Matthieu Bührer a réussi à rattraper progressivement son retard lors du troisième relais. Grâce à de bons choix d’itinéraires et à un rythme de course soutenu, il a réduit l’écart de 30 secondes qui le séparait du Français en tête et l’a transformé en une avance de 7 secondes. Derrière, la République tchèque et la France ont complété le podium provisoire. « J’ai pu prendre le départ en bonne position et, dès le premier point de contrôle, j’ai toujours suivi mes propres itinéraires. Il y avait quelques passages très exigeants physiquement et, comme je voyais mes concurrents devant moi, j’ai toujours pu choisir la ligne la plus directe et me rapprocher d’eux. J’ai terminé sans commettre d’erreur et j’ai pu aller jusqu’au bout de mes limites physiques », résume Matthieu à propos de sa performance.

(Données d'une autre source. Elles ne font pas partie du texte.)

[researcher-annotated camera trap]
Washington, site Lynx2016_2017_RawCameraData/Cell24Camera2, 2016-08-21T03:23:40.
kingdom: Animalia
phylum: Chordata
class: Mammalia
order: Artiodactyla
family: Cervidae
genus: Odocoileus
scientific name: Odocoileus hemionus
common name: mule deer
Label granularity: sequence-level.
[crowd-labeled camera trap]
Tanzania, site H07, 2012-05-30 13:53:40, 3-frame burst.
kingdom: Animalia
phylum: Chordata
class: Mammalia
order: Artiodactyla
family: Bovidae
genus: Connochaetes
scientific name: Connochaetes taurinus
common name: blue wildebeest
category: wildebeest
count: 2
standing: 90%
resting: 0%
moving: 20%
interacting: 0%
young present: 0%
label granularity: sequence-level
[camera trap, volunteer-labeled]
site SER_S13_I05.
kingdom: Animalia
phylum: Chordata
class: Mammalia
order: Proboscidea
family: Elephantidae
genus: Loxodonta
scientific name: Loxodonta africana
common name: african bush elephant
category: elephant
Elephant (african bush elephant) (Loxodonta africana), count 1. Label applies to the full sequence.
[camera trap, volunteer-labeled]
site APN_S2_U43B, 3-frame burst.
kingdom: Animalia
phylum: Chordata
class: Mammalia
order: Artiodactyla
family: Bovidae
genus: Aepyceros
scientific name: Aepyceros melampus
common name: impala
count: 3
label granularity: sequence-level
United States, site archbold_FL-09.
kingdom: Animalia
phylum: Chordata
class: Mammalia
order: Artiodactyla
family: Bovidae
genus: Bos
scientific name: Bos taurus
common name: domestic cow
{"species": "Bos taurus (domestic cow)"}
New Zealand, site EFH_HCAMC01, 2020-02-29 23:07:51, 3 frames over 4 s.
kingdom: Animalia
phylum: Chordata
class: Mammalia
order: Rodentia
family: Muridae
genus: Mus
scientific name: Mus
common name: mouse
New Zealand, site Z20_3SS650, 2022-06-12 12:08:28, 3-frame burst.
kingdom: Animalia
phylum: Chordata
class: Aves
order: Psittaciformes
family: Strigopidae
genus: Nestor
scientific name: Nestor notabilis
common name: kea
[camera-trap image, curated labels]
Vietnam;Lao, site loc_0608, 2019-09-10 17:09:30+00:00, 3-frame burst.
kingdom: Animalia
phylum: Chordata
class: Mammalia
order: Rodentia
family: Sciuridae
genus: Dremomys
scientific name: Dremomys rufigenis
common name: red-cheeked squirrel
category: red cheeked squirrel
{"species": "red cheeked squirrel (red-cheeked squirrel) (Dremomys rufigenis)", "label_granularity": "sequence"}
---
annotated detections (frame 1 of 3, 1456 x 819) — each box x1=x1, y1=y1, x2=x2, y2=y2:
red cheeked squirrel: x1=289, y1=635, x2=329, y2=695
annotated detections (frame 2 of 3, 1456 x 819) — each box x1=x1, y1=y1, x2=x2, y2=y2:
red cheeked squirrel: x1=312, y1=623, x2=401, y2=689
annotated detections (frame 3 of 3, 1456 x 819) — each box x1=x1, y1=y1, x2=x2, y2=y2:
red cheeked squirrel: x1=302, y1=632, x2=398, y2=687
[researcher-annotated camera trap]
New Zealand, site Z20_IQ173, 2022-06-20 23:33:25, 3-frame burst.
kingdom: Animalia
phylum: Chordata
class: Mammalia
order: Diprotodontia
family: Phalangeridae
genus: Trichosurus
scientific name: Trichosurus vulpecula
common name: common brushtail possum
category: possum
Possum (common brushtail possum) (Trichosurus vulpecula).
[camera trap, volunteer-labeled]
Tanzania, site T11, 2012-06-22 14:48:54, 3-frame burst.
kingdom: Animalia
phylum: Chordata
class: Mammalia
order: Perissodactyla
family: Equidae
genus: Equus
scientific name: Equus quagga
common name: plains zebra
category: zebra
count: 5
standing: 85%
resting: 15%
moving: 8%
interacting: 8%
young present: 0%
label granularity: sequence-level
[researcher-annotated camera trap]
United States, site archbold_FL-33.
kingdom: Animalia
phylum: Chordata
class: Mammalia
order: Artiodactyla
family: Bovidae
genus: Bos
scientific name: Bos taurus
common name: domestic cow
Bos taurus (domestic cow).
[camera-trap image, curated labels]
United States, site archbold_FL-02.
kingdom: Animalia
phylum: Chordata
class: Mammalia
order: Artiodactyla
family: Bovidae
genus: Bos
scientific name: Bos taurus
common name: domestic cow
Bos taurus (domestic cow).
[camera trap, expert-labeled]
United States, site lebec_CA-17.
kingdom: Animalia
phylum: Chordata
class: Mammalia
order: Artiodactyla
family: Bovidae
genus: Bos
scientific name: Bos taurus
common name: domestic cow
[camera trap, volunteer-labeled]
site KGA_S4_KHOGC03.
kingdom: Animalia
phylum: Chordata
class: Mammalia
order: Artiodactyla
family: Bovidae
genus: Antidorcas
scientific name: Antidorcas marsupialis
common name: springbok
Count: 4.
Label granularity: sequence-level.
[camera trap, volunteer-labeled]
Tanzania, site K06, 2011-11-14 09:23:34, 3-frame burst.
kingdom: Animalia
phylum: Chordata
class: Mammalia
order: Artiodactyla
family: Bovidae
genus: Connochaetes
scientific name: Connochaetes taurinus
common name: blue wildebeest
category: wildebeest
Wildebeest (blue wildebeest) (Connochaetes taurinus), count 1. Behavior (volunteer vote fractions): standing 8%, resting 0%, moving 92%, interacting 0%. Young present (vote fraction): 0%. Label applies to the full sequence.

La dernière relayeuse, Leonie Mathis, a pris un départ serein, n’a pas se laissé déconcentrer et a continué à creuser l’écart sur ses poursuivantes. Au final, elle a franchi la ligne d’arrivée avec ses coéquipièrs, devançant de 25 secondes la France, deuxième, et la République tchèque, troisième. « J’étais assez nerveuse, car c’était la première fois que je courais le dernier relais d’un relais sprint. Je m’étais préparée mentalement à cette situation et dès que j’ai pris le départ, je me suis concentrée uniquement sur ma course. J’ai réussi à bien planifier mes itinéraires à chaque fois, en prenant parfois un peu de temps pour vérifier que je n’avais rien oublié, avant de donner tout ce que j’avais. Quand Henriette, Loïc et Matthieu m’ont attendue juste avant la ligne d’arrivée, c’était une sensation incroyable de franchir la ligne avec eux », se réjouit Leonie.
La Suisse 2, composée de Rahel Good, Lukas Gasser, Gratian Böhi et Mira Werder, se classe à la 10e place non officielle (seule la meilleure équipe par nation est prise en compte). La Suisse 3, composée de Rachel Marxer, Dario Dauwalder, Jonas Vogel et Sarina Grimm, termine la course à la 24e place.
Le départ de la longue distance de demain est à suivre dès 10h30 en live sur IOF Live Center avec toutes les informations utiles.